__TASK STATEMENT__: Below are some entries. Repeat exactly the lines from the one with "Singer sewing machine" through the one with "Retrato Joven Barbudo", and only those.

═════ MATERIAL SUPPLIED

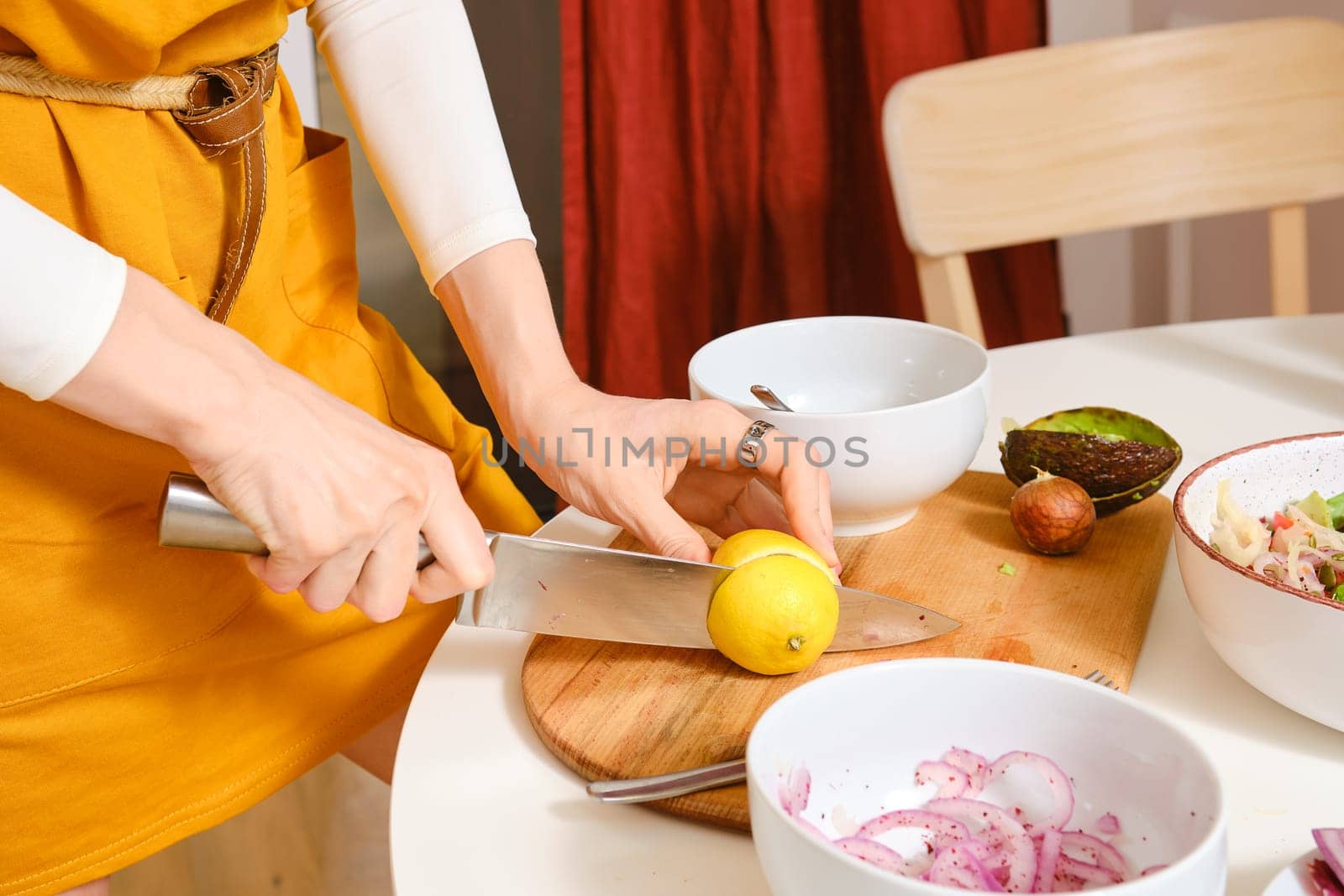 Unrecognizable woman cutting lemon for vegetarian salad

══════════
═════ MATERIAL SUPPLIED

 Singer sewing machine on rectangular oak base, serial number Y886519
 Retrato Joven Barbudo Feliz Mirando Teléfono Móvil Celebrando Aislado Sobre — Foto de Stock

══════════

__SOLUTION FOR THIS TASK__:
 Singer sewing machine on rectangular oak base, serial number Y886519
 Retrato Joven Barbudo Feliz Mirando Teléfono Móvil Celebrando Aislado Sobre — Foto de Stock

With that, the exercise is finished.